## [Kaynak Metin]
+---+
Kazım Kurt iyi siyasetçidir. İyi derken, siyaseti iyi bildiğinden söz ediyorum. Nerede, ne zaman konumlanması gerektiği yönünde ciddi bir birikimi vardır.

Kime ne zaman sırt döneceğini de, kim ile ne zaman yan yana duracağını da gayet iyi bilir. Ne zaman, nereye talip olması gerektiğini konusunda da bana kalırsa bir dehadır.

*
Bir niyet okuma olarak değerlendirilmesin fakat Kazım Kurt’un yerel seçimlere ilişkin üç aşağı beş yukarı şu şekilde davranacağını düşünüyorum.
Her şeyden önce Kurt, belediyecilik anlamında başarılı olsa da, iletişim ve ekip konusunda zayıf olduğunun farkındadır bana kalırsa…
Son il kongresinde alınan sonuç en azından Kazım Kurt’u farkında olmak zorunda bırakmıştır. 

*
Kazım Kurt, kurultay ile garantilediği Odunpazarı’nı yeniden kazanmaya odaklanmanın en doğrusu olduğunu biliyordur. Bu nedenle Yılmaz Hoca’nın adaylığını en fazla isteyenlerdendir.  Çünkü; Yılmaz Büyükerşen ismi Kazım Kurt’un, Odunpazarı’nda elinin çok daha fazla güçlenmesini sağlayacaktır. Diyelim ki; Büyükerşen aday olmama kararı aldı.Bu kez Ahmet Ataç’ın, büyükşehir adayı olmaması konusunda çok fazla direnç göstermeyecektir. Çünkü, Ataç’ın büyükşehri kazanma konusunda daha avantajlı olduğunun bilincindedir. Bu bilinç, Kazım Kurt’u istemeye istemeye de olsa Ataç’ın büyükşehir adayı olması konusunda direnç göstermesinin önüne geçer.
+---+
## [Kayıtlı Bilgiler]
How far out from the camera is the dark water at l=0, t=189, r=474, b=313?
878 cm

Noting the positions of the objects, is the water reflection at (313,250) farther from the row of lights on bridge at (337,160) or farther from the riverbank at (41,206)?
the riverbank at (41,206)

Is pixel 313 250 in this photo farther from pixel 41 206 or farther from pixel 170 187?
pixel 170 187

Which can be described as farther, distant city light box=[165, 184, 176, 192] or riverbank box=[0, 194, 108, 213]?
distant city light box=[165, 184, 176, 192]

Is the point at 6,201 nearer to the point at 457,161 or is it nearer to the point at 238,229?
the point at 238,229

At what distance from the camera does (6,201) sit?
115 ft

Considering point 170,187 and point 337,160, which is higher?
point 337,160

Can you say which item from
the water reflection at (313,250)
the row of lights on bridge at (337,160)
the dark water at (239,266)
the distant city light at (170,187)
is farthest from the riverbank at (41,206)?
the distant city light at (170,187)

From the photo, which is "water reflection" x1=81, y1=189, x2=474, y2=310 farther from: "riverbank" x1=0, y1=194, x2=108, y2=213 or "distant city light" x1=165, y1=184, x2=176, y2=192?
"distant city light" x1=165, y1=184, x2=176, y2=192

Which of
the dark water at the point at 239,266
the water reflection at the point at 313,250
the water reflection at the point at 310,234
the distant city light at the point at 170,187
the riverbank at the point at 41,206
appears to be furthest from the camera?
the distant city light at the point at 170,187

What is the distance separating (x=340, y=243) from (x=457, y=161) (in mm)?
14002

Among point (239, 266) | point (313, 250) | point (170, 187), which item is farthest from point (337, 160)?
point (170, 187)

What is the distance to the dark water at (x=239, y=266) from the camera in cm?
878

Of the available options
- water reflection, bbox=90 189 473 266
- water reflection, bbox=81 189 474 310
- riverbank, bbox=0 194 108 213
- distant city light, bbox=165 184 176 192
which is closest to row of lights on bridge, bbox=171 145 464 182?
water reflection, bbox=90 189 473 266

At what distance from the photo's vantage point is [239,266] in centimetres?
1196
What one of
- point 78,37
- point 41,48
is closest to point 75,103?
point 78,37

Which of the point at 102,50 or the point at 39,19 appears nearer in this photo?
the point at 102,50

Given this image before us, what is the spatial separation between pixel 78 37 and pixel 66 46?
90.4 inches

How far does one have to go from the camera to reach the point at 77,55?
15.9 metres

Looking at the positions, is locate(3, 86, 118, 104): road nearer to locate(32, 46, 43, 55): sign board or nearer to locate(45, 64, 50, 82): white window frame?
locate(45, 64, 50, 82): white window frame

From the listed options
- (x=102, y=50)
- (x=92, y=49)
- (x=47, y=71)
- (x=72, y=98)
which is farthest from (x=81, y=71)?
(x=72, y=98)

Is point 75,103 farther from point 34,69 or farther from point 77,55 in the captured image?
+---+
## [Çözülecek Sorunlar]
(a) Kazım Kurt yazısında "Kazım Kurt iyi" ile başlayıp "bir birikimi vardır." sözlerine kadar süren kısmı harfi harfine tekrarlayın.
(b) Kazım Kurt yazısını kaldığı yerden devam ettirin.
Kayıtlara bu işte ihtiyaç yoktur.

## [Sonuçlar]
(a)
Kazım Kurt iyi siyasetçidir. İyi derken, siyaseti iyi bildiğinden söz ediyorum. Nerede, ne zaman konumlanması gerektiği yönünde ciddi bir birikimi vardır.

(b)
*
Kazım Kurt’un, Yılmaz Büyükerşen ya da Ahmet Ataç’ın büyükşehir adaylıklarına itiraz etmemesi hiç bir şeye itiraz etmeyeceği anlamına gelmiyor. Bence Kurt, belediye meclisi üyelikleri konusunda çok sıkı bir pazarlığa tutuşacak. Bir dönem örgüt üstünde kurduğu hakimiyeti bu kez belediye meclisinde kurmayı amaç edinecek. 
Kırsal ilçelerde başkan belirleme konusunda söz sahibi olmak isteyecek. 
Kırsal ilçelerin belediye meclis üyelerini de kendisi belirlemek isteyecek.
Genel merkezdeki etkinliği göz önüne alındığında buna gücü yeter mi bilmiyorum.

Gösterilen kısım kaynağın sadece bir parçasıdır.